----- Given records

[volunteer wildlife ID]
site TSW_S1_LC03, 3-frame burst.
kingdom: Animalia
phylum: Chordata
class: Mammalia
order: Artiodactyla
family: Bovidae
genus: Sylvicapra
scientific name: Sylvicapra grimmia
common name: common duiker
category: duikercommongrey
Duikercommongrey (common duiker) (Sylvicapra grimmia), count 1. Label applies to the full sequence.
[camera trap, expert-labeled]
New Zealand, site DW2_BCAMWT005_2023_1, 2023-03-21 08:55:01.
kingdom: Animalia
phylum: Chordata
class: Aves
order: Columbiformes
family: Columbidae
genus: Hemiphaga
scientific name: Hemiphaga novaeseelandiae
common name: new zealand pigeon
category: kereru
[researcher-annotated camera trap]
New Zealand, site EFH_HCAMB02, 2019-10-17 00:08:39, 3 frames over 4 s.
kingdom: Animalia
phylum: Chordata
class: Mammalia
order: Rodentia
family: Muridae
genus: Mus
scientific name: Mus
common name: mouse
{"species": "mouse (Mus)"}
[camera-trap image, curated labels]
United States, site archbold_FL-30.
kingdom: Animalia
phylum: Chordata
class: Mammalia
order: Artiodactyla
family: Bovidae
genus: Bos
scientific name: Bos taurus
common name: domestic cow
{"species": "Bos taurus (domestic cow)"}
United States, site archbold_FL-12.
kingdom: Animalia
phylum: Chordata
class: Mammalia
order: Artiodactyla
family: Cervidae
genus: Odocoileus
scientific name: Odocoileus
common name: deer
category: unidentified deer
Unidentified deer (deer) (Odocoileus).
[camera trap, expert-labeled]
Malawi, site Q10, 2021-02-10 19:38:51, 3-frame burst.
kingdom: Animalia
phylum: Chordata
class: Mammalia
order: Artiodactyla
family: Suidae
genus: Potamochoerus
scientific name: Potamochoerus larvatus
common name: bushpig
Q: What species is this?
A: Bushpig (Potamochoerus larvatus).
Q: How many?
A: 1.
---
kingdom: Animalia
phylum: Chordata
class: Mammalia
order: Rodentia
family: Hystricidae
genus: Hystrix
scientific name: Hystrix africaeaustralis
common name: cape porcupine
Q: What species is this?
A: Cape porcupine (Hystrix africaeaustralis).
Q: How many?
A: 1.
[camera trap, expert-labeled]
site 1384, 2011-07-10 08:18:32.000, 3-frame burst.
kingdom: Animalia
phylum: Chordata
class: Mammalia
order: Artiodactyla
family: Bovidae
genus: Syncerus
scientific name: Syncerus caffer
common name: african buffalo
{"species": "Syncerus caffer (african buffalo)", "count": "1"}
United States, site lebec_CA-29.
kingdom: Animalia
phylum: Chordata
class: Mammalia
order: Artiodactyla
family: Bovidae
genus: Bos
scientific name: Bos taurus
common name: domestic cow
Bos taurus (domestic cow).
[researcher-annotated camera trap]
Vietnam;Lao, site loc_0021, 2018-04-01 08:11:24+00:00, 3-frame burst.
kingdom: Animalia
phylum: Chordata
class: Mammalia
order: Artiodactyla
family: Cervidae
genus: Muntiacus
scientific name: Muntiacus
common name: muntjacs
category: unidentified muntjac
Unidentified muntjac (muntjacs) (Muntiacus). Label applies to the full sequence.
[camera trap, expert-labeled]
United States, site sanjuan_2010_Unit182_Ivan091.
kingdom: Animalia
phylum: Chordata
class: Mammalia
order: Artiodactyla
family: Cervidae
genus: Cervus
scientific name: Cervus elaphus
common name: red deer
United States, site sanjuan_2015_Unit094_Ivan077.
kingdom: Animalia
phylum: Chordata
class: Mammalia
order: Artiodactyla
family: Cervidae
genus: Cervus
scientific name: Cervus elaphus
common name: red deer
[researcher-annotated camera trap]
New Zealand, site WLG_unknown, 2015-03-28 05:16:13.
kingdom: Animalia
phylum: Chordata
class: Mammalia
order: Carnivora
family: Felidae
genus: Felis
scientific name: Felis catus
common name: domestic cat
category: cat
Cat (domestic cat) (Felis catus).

----------

## [Problem requirements]
Output the lines above between the one holding "genus: Hystrix" and the one holding "United States, site sanjuan_2015_Unit094_Ivan077.", inclusive, with nothing before or after them.

## [Answer to the problem]
genus: Hystrix
scientific name: Hystrix africaeaustralis
common name: cape porcupine
Q: What species is this?
A: Cape porcupine (Hystrix africaeaustralis).
Q: How many?
A: 1.
[camera trap, expert-labeled]
site 1384, 2011-07-10 08:18:32.000, 3-frame burst.
kingdom: Animalia
phylum: Chordata
class: Mammalia
order: Artiodactyla
family: Bovidae
genus: Syncerus
scientific name: Syncerus caffer
common name: african buffalo
{"species": "Syncerus caffer (african buffalo)", "count": "1"}
United States, site lebec_CA-29.
kingdom: Animalia
phylum: Chordata
class: Mammalia
order: Artiodactyla
family: Bovidae
genus: Bos
scientific name: Bos taurus
common name: domestic cow
Bos taurus (domestic cow).
[researcher-annotated camera trap]
Vietnam;Lao, site loc_0021, 2018-04-01 08:11:24+00:00, 3-frame burst.
kingdom: Animalia
phylum: Chordata
class: Mammalia
order: Artiodactyla
family: Cervidae
genus: Muntiacus
scientific name: Muntiacus
common name: muntjacs
category: unidentified muntjac
Unidentified muntjac (muntjacs) (Muntiacus). Label applies to the full sequence.
[camera trap, expert-labeled]
United States, site sanjuan_2010_Unit182_Ivan091.
kingdom: Animalia
phylum: Chordata
class: Mammalia
order: Artiodactyla
family: Cervidae
genus: Cervus
scientific name: Cervus elaphus
common name: red deer
United States, site sanjuan_2015_Unit094_Ivan077.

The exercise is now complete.